Stung by the biggest ever cyber security breach that hit 32 lakh debit cards, Indian banks will take a complete set of corrective measures after a global information security standard agency tasked with the forensic audit of the fraud submits its report by the month-end, a senior finance ministry official told FE.
The National Payments Corporation of India (NPCI) has estimated that R1.3 crore had been lost by Indian customers. Data across cards are believed to have been stolen from the ATM of an Indian private sector bank that is serviced by Hitachi Payment Services. Of the debit cards affected, 26.5 lakh are on Visa and Mastercard platforms, while 6 lakh are on RuPay. A public sector bank was also using the Hitachi Payment Services in a limited way.
The US-based Payment Card Industry Data Security Standard (PCI DSS) is conducting the investigation on the request of the NPCI. “We will come to know how it happened and what precaution measures are needed to be taken after the agency submits the findings,” the official said. The actions could include replacing the particular payment switches that are at the centre of the security breach.

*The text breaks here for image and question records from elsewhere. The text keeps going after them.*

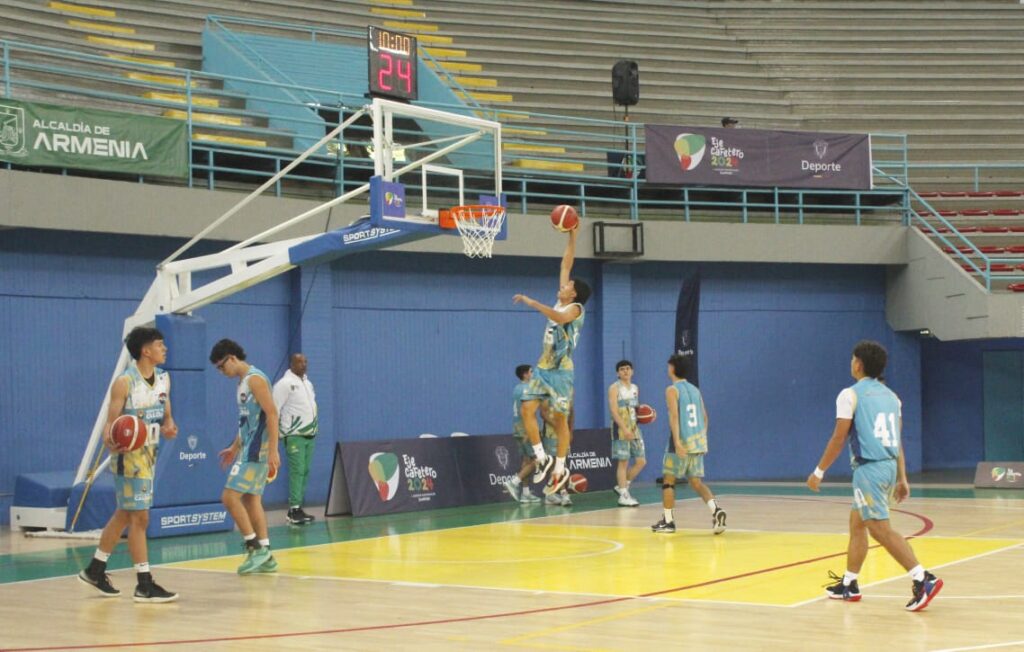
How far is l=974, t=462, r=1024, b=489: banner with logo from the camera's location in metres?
20.1

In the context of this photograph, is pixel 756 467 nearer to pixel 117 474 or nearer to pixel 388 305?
pixel 388 305

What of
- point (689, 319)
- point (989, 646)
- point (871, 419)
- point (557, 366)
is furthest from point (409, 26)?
point (989, 646)

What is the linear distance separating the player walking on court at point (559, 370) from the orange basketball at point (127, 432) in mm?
4238

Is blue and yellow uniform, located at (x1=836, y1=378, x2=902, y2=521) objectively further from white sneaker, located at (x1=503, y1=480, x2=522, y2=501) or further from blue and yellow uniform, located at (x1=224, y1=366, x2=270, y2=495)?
white sneaker, located at (x1=503, y1=480, x2=522, y2=501)

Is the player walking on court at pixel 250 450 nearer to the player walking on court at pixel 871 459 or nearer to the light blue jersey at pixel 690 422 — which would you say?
the player walking on court at pixel 871 459

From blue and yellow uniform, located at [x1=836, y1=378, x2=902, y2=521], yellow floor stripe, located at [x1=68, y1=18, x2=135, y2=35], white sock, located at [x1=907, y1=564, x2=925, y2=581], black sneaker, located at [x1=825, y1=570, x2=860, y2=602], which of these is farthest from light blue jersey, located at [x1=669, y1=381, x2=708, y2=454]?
yellow floor stripe, located at [x1=68, y1=18, x2=135, y2=35]

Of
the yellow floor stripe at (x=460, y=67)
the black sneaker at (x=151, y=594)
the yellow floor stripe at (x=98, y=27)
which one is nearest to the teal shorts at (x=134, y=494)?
the black sneaker at (x=151, y=594)

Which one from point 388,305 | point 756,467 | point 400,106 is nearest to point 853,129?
point 756,467

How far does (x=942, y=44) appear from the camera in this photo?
3070 centimetres

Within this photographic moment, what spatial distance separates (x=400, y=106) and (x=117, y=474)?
5.11 meters

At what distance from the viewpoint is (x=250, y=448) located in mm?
11180

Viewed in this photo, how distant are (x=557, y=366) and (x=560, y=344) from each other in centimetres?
32

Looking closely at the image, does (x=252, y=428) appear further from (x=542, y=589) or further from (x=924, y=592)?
(x=924, y=592)

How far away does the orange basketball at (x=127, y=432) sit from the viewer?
984 cm
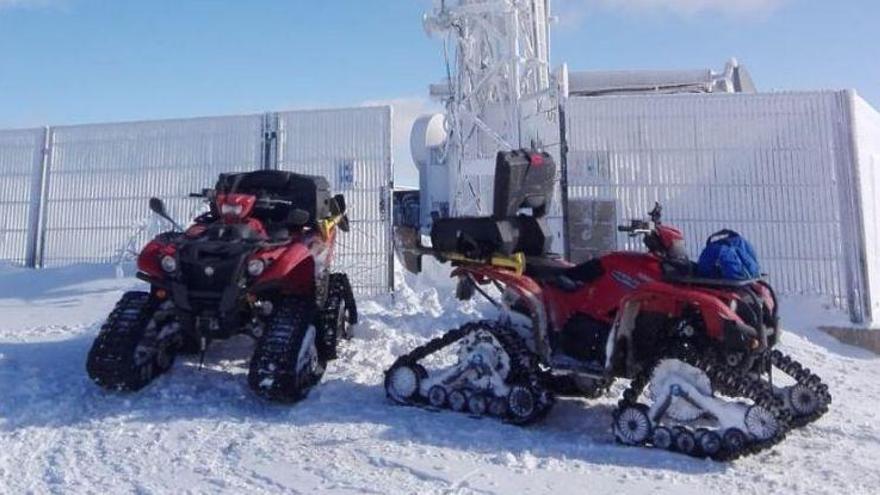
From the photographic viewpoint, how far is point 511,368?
504 centimetres

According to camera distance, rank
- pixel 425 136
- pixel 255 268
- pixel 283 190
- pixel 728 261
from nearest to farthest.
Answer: pixel 728 261 < pixel 255 268 < pixel 283 190 < pixel 425 136

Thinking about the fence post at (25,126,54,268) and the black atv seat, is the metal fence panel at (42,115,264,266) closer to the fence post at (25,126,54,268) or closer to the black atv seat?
the fence post at (25,126,54,268)

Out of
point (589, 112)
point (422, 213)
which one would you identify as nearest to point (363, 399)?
point (589, 112)

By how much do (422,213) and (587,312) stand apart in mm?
10166

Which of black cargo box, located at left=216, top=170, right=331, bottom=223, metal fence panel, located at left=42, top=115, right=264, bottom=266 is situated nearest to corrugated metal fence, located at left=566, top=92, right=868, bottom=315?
black cargo box, located at left=216, top=170, right=331, bottom=223

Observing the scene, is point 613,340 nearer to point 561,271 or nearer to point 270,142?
point 561,271

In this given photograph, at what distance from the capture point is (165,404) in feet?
16.8

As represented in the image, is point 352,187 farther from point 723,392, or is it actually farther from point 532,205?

Finance minister Arun Jaitley on Friday said that the government has sought a detailed report on the extent of data compromise and steps being taken to contain the damage.
With complaints of fraudulent withdrawals spread across debit cards of 19 banks and 641 customers, a host of lenders rushed to either replace cards or ask customers to change their ATM PIN codes. Customers of State Bank of India, the country’s largest lender by assets, are believed to have lost around R10 lakh in 18 transactions traced to China, sources told FE. According to a senior banker, the breach may have occurred between mid-May and the first week of July. Suspicious transactions were reported on September 5 and October 14, when 15 transactions were noticed from China while some more were reported from the US.